Wednesday, June 2, 2010

Why I Write What I Write


I've said in this forum and others that I wish I could write something "more meaningful" than light romance. This is a position I've slowly eased away from over the last two years as I realize that every writer has their niche and forcing anything else will land you with nothing more than forced prose. Yuck.

So, then I had to wonder--WHY do I write light romance? Considering that I've never dated, it's kind of an odd genre choice for me. Maybe I'm trying to fill some psychological desires, who knows? Then, the other night, my husband and I had an interchange in the kitchen that made me realize where my inspirations come from.

The scene: I'm in the kitchen, emptying the dishwasher, when my husband wanders in for a glass of water.

He presses his glass against the dispenser in the refrigerator door and gets the usual cacophony of the ice machine. Nothing falls in the glass.

"Huh, that's weird," he says.

Comprehension dawns, and I stifle a laugh. "I may have put another Popsicle in the ice chute."

(The important fact here is that I put a Popsicle in the ice chute the day before, which resulted in his receiving the plastic tube of partially eaten red juice along with a handful of ice cubes in his glass--an incident which confused him a great deal until I explained.)

His expression goes from confusion to annoyance in the span of a second. "Why did you--?"

I cut him off, "I won't do it anymore!"

He makes a huffing sound that would make a thirteen year old girl proud.

"Would it help if I flashed you?" I offer.

"It wouldn't hurt," he says, but he's not looking at me, because he thinks I'm lying.

So I flash him.

He catches the movement out of the corner of his eye and snaps his head around, grinning.

Then he opens the freezer door.
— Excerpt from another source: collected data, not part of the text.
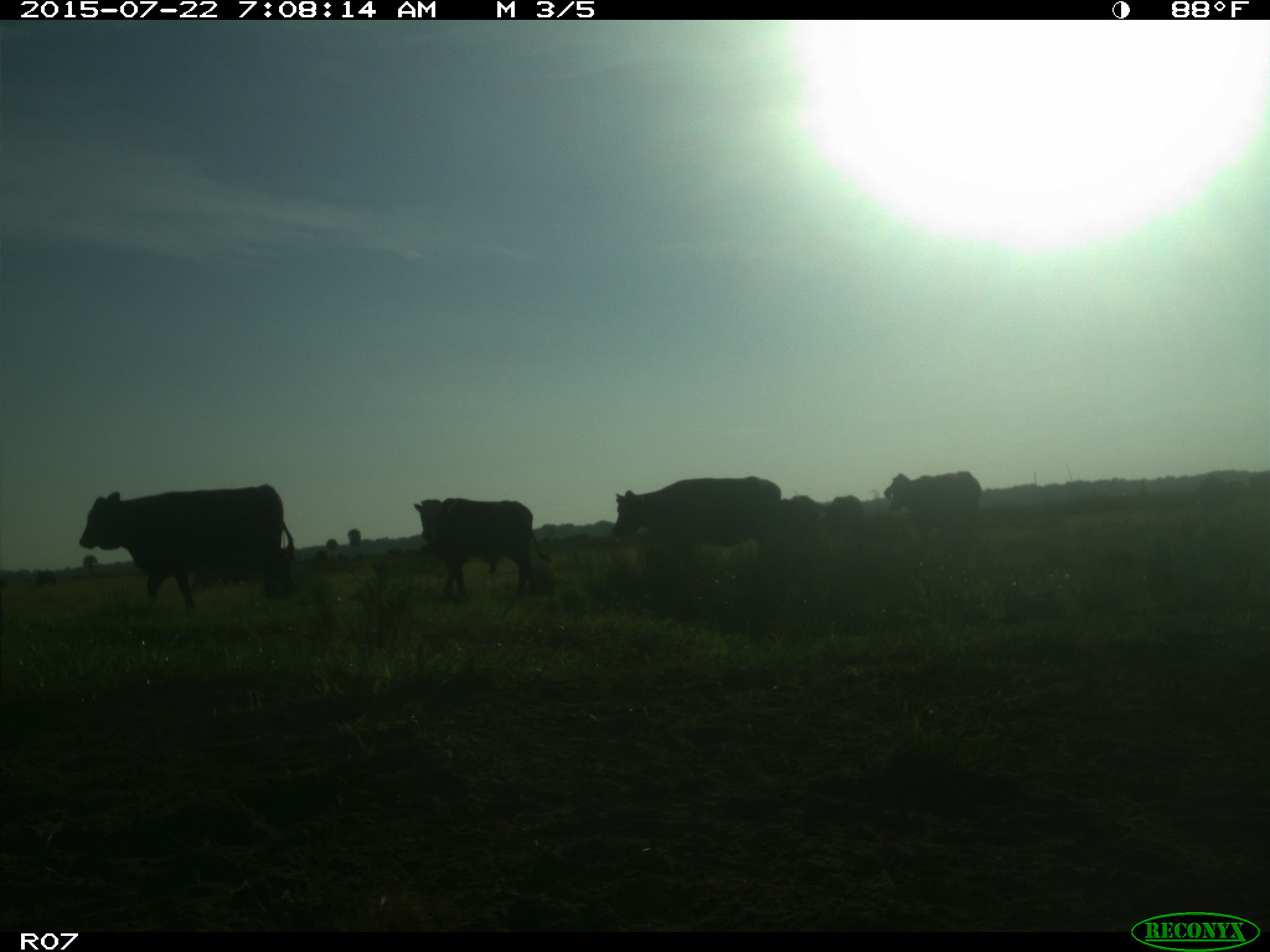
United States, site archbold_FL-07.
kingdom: Animalia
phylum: Chordata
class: Mammalia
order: Artiodactyla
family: Bovidae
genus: Bos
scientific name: Bos taurus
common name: domestic cow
Bos taurus (domestic cow).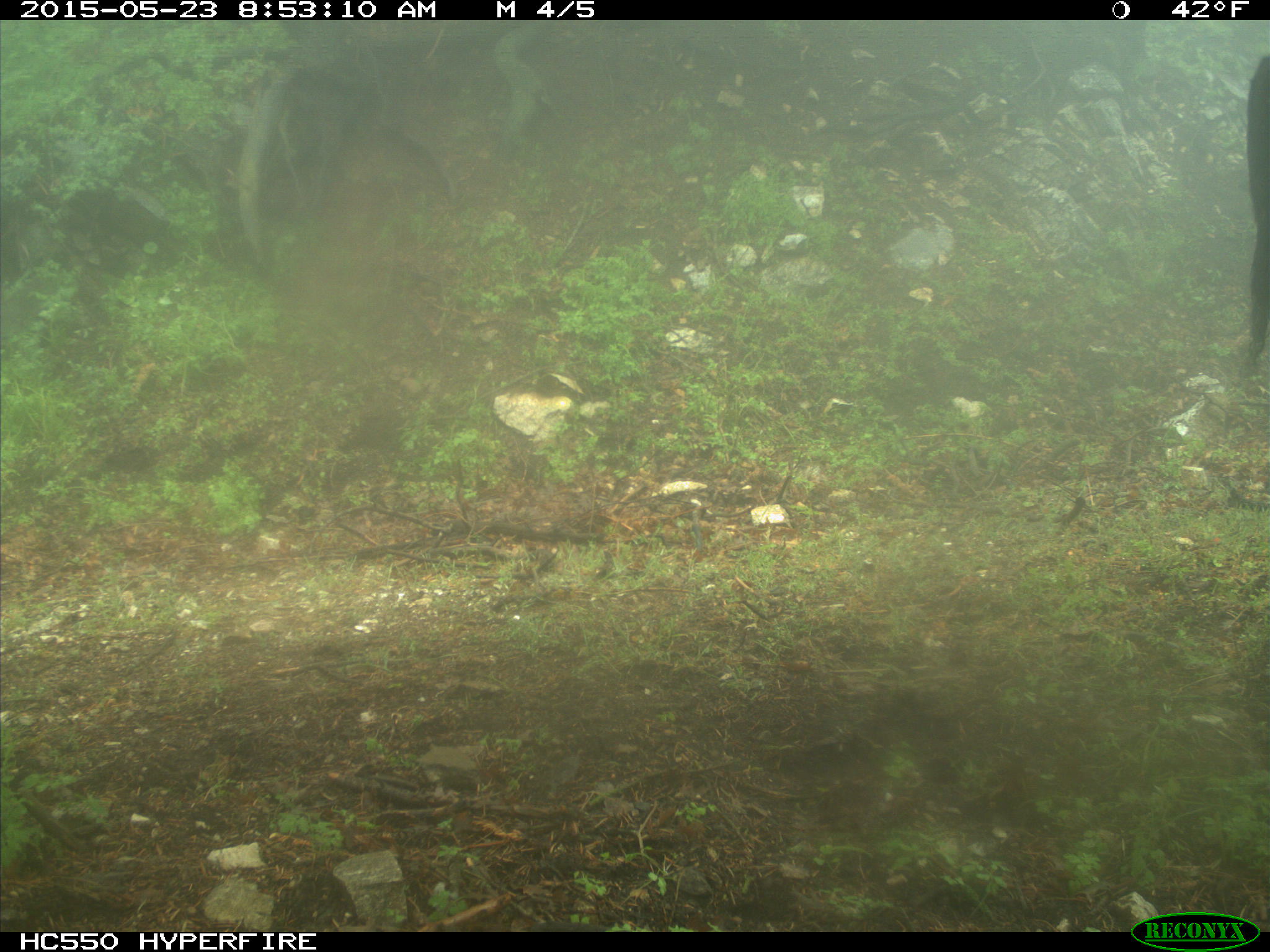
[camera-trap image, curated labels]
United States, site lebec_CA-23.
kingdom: Animalia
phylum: Chordata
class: Mammalia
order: Artiodactyla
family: Bovidae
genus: Bos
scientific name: Bos taurus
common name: domestic cow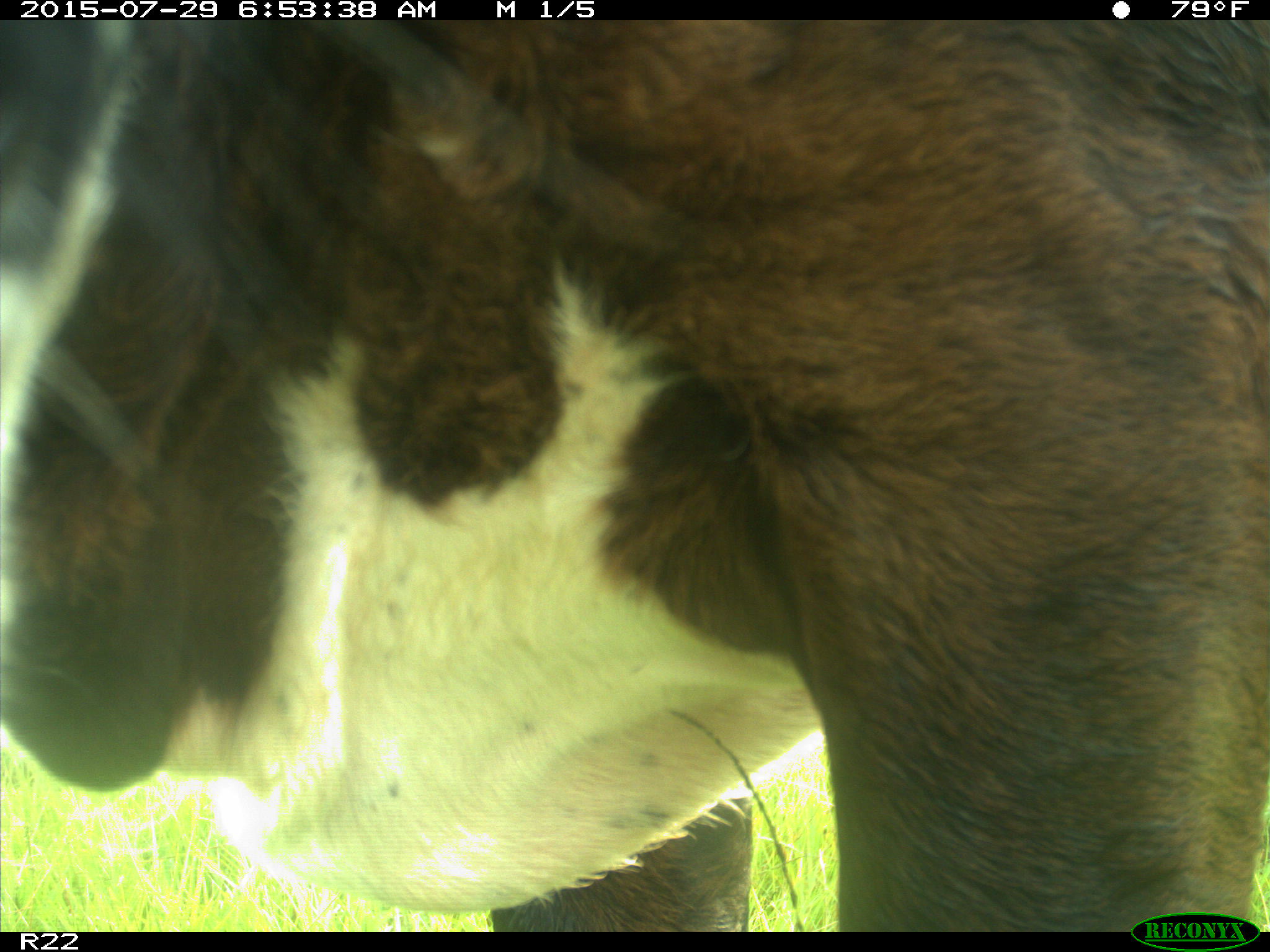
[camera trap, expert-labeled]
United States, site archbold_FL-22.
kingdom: Animalia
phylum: Chordata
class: Mammalia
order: Artiodactyla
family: Bovidae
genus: Bos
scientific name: Bos taurus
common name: domestic cow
Bos taurus (domestic cow).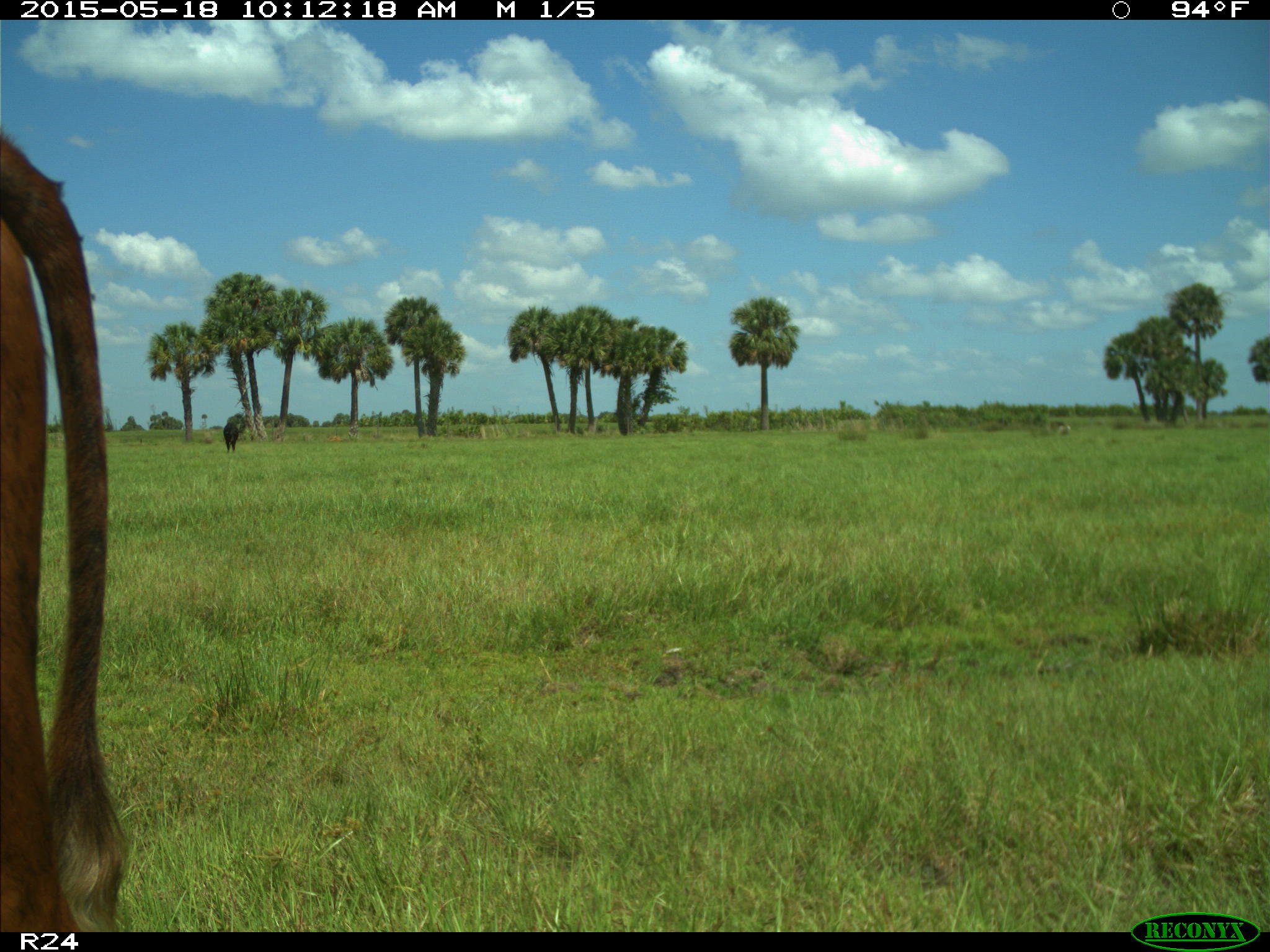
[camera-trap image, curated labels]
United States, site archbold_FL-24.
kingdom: Animalia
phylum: Chordata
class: Mammalia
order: Artiodactyla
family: Bovidae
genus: Bos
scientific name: Bos taurus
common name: domestic cow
The Popsicle has formed a dam (pretty damn impressive consider it's about a half inch thick) and all the undispensed ice is backed up behind it. Ice explodes out from the tray, rattling across the floor, and cracking him on the knuckle of one bare toe.

This time, I get the full stank eye.

"I said I won't do it again!" I protest.

Another Junior High huff. "I just hope it isn't broken."

"I highly doubt one Popsicle could break the whole ice machine."

But when he's got all the ice scooped out of the chute and the door closed again, the dispenser only churns, but doesn't drop a single cube in his glass. He glares at me.

So, I have to throw a Hail Mary. "Wanna see my boobs again?"

* * *

Romantic? Not really, but I can certainly imagine myself writing a similar scene in one of my books. So, I guess I'm writing what I know. With a heavy coating of imagining to fill out the rest.

I'm going to get the stank eye for writing this in my blog, I'm pretty sure. Luckily, boobs never seem to lose their charm.

Does your art imitate your life?

- Liz


3 comments:

Kristan said...

My art definitely imitates my life, and I think you're right, it's a way of writing what we know. That said, I don't think it necessarily "limits" us. I mean, Neil Gaiman didn't live in a cemetery, right? But I'm sure there are plenty of elements in his Graveyard Book that he "knows" about.

Also, lol, boys are so easy. Boobs make everything better.

Liz Czukas said...

@Kristan - so true. About writing and boys. LOL

@MJ - well, after dismantling the whole shebang and cleaning it, it's working again. I maintain it was not my fault. Simply coincidence.

Eleven Eleven said...

I get the stank eye over electric blue Trix yogurt in the carpet, or root beer in the car mats, but I've never clogged an ice chute. Doesn't mean I won't eventually. With my absent-minded professor brain, it's bound to happen someday.

I think you write what you do because you like sex and you like people, and you have a brilliant sense of humor about both. You make a relationship between a man and a woman look like fun.

I'm still intensely jealous of your lighthearted magic and mimic as often as I can get it to come off authentically.

Oh, and my I-am-a-real-person word should be included in the dictionary. Nersh: an exclamation of frustration used when a foam football gets stuck in a tree.